# Non obvious/too light eyeshadow highlight for NC42 & darker skins in general?



## Sushi_Flower (May 26, 2009)

I hate wearing a highlighter colour on my brown that is too light/frosty/shimmery. Sometimes it looks good, but it can make the look too drag queeny/over done aswell. I'd love to find a shade that does highlight but looks almost natural/subtle for my NC42 skintone.

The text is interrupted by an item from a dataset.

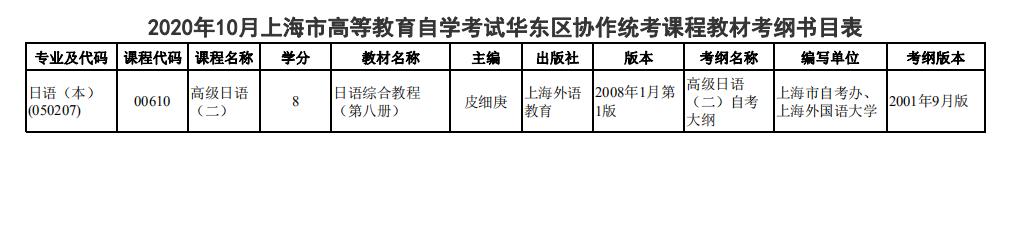 2020年10月万博彩票主页manbetx官网手机登录华东区协作统考课程教材考纲书目表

Right now i use Bobbi Brown Champagne which is quite light and shimmery. I've tried using the matte Banana shade from Bobbi Brown but that was too flat and yellowy.


----------



## TISH1124 (May 26, 2009)

I really like Ricepaper....it is not shimmery...and not white looking...IMO
I think you can really see the color in this fotd  ...  http://www.specktra.net/forum/f166/t...ky-you-139737/


----------



## blazeno.8 (May 26, 2009)

If you have powder foundation that is too light, I'm sure you could use that.  I know that Petrilude on Youtube usually uses an MSFN that's one shade lighter because he doesn't like unatural looking finishes on his brow.


----------



## TISH1124 (May 26, 2009)

Or maybe ...hop on MAC Chat and see what a MA advises for your skintone....to create the look you are going for. Hopefully you can find something that works well for you. They normally give great professional advice


----------



## elongreach (May 26, 2009)

I use arena.  I think it's a pretty natural color for NC42 - NC45


----------



## TISH1124 (May 26, 2009)

Oh I like that one too...I always forget about Arena


----------



## Snootus0722 (May 26, 2009)

I love ricepaper as I highlight too.   
I staring using mac prep and prime eye as a natural highlight. Lord knows you have to find some use for it, cause it SUCKS as an eye primer.


----------



## TISH1124 (May 26, 2009)

You got that right...worst crap in a pan that I ever purchased....I need to just B2M it


----------



## blazeno.8 (May 26, 2009)

Yeah, that's definitely my biggest regret too.


----------



## nichollecaren (May 26, 2009)

I almost bought it!!! thanks ladies!

I used Layin' Low Paint pot last night...it looked nice as a highlight


----------



## carandru (May 26, 2009)

I like ricepaper, UD naked, and my NC45 concealer lol for highlighting.  Anything that is about 1-2 shades lighter than my skins works really, but I almost always reach for my UD naked the most.


----------



## Sushi_Flower (May 26, 2009)

Ricepaper looks too white and obvious, i want something that looks really natural but still lifts that area.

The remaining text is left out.